■ **Short task**: Format the material as a Markdown table with columns Number and Material line, starting at the line that contains "In terms of" and ending at the last line of the material. Number each row and omit blank lines.

↓

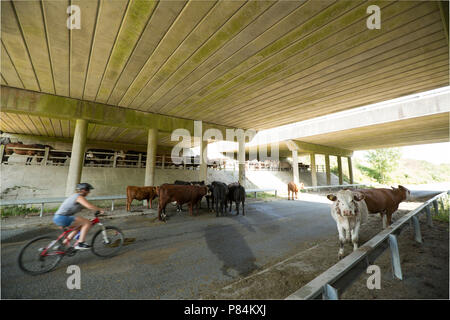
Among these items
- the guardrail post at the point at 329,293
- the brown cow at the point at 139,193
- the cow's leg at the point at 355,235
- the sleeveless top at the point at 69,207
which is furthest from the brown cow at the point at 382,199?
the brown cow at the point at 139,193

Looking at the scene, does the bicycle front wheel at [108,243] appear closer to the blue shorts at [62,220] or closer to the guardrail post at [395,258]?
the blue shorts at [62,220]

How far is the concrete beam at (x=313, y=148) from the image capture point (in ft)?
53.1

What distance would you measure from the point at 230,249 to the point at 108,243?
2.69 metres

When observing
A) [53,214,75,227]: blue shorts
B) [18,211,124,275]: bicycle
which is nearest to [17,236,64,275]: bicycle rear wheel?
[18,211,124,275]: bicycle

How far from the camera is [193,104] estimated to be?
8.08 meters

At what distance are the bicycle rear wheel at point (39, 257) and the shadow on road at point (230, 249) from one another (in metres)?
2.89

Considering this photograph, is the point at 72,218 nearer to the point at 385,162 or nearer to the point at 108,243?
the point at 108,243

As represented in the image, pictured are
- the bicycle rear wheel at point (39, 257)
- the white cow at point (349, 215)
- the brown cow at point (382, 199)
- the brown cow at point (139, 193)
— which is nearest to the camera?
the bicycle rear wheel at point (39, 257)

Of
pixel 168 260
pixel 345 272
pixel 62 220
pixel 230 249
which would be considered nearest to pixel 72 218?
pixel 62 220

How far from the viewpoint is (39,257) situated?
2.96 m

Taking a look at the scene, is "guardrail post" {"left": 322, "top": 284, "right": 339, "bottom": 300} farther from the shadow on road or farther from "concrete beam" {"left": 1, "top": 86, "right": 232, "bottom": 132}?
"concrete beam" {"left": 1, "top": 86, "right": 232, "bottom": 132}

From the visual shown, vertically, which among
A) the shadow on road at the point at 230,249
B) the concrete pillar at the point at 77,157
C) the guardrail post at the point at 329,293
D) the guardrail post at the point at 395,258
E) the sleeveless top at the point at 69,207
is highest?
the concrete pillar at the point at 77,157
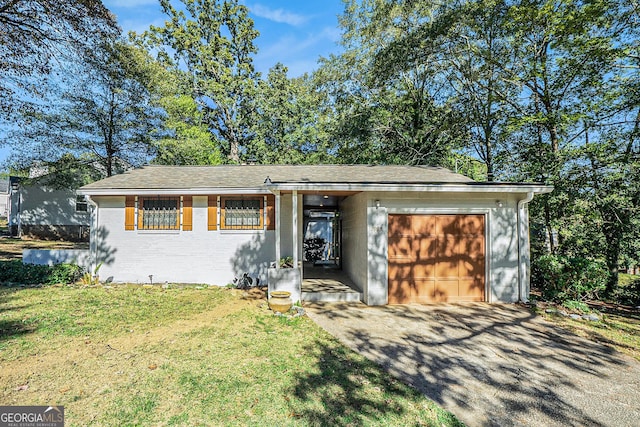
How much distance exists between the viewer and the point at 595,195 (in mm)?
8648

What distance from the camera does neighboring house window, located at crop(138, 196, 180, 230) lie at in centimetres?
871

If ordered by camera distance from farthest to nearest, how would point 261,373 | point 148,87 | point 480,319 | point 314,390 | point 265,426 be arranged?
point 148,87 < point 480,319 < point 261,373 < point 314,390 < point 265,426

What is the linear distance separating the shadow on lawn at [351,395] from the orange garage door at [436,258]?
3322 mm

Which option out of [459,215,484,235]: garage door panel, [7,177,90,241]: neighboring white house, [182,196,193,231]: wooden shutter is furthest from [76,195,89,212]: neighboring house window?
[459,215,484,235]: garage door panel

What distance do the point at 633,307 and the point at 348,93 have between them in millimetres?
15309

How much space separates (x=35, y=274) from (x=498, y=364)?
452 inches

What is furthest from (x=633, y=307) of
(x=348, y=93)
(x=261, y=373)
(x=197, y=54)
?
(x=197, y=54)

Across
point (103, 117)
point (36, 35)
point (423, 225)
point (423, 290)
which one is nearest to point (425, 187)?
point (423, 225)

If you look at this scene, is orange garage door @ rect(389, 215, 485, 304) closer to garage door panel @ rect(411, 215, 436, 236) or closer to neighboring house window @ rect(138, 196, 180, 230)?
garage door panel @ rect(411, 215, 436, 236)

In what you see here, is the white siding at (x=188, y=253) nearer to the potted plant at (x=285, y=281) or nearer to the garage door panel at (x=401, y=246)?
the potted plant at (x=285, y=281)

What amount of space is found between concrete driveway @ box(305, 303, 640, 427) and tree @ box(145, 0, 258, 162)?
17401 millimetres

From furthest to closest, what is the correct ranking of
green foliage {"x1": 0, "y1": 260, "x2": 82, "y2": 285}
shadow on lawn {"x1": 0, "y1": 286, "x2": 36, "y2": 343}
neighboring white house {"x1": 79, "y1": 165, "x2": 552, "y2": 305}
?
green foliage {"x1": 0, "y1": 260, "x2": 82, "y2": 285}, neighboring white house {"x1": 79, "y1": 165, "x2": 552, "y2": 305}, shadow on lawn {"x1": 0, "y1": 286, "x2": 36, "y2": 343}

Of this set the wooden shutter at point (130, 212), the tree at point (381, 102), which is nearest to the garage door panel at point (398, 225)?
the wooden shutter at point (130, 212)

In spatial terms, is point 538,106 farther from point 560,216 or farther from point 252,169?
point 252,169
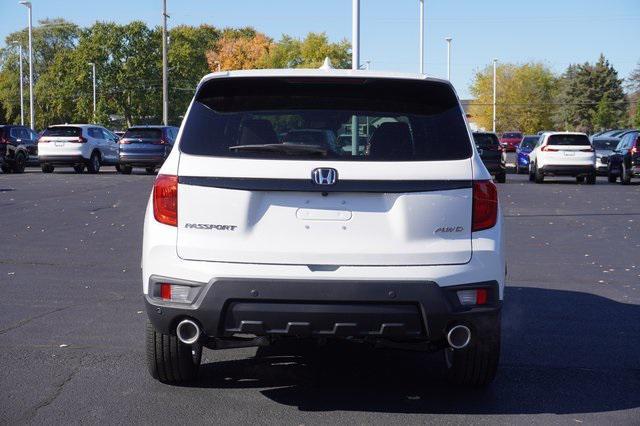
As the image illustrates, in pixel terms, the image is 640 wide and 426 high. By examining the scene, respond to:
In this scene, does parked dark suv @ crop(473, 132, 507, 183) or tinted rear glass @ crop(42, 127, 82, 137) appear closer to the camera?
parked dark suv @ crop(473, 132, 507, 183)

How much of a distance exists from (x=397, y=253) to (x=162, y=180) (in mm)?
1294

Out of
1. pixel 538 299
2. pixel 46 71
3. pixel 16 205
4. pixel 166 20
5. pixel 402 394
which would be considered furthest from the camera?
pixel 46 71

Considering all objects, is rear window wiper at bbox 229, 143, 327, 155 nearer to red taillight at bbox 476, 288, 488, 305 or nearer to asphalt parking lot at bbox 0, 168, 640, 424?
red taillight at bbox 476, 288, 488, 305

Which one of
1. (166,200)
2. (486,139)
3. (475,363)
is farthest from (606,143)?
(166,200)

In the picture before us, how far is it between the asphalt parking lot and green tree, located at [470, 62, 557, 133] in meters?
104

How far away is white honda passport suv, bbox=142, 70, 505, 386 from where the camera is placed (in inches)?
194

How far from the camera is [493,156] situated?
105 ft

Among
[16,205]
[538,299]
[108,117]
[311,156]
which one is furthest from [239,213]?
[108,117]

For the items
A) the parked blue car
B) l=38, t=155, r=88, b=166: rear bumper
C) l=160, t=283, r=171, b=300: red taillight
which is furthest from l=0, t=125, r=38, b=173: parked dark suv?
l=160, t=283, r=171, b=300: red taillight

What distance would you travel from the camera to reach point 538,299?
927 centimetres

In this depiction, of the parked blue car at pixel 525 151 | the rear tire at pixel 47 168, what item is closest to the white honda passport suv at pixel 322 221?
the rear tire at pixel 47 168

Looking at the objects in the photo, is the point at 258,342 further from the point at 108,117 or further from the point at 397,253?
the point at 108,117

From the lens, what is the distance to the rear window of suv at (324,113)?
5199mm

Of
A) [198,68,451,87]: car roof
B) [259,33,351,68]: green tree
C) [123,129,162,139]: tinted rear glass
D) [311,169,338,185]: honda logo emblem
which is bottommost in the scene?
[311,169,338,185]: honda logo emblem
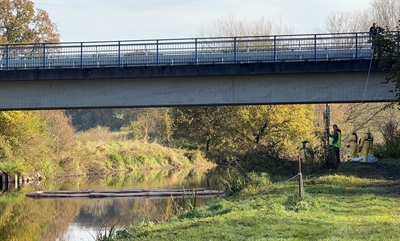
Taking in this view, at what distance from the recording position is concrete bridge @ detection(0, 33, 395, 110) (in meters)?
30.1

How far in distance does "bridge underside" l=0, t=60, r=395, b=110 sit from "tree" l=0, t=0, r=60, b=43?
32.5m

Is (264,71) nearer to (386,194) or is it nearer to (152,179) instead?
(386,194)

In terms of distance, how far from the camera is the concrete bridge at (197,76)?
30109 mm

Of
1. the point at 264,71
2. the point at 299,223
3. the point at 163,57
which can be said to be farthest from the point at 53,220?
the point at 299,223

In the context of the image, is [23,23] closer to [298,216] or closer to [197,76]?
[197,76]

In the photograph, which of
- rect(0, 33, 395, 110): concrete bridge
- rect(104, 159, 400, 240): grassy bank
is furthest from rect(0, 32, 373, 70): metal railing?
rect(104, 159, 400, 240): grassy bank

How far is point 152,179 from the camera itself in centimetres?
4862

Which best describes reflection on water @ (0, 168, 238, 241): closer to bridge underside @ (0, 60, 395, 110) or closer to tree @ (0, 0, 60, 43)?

↑

■ **Correct output**:
| Number | Material line |
|---|---|
| 1 | In terms of distance, how far from the camera is the concrete bridge at (197,76)? |
| 2 | 30109 mm |
| 3 | Of |
| 4 | 1. the point at 264,71 |
| 5 | 2. the point at 299,223 |
| 6 | 3. the point at 163,57 |
| 7 | which can be said to be farthest from the point at 53,220? |
| 8 | the point at 299,223 |
| 9 | In the context of the image, is [23,23] closer to [298,216] or closer to [197,76]? |
| 10 | [197,76] |
| 11 | In the photograph, which of |
| 12 | - rect(0, 33, 395, 110): concrete bridge |
| 13 | - rect(104, 159, 400, 240): grassy bank |
| 14 | is furthest from rect(0, 32, 373, 70): metal railing? |
| 15 | rect(104, 159, 400, 240): grassy bank |
| 16 | How far is point 152,179 from the camera itself in centimetres? |
| 17 | 4862 |
| 18 | Which best describes reflection on water @ (0, 168, 238, 241): closer to bridge underside @ (0, 60, 395, 110) or closer to tree @ (0, 0, 60, 43)? |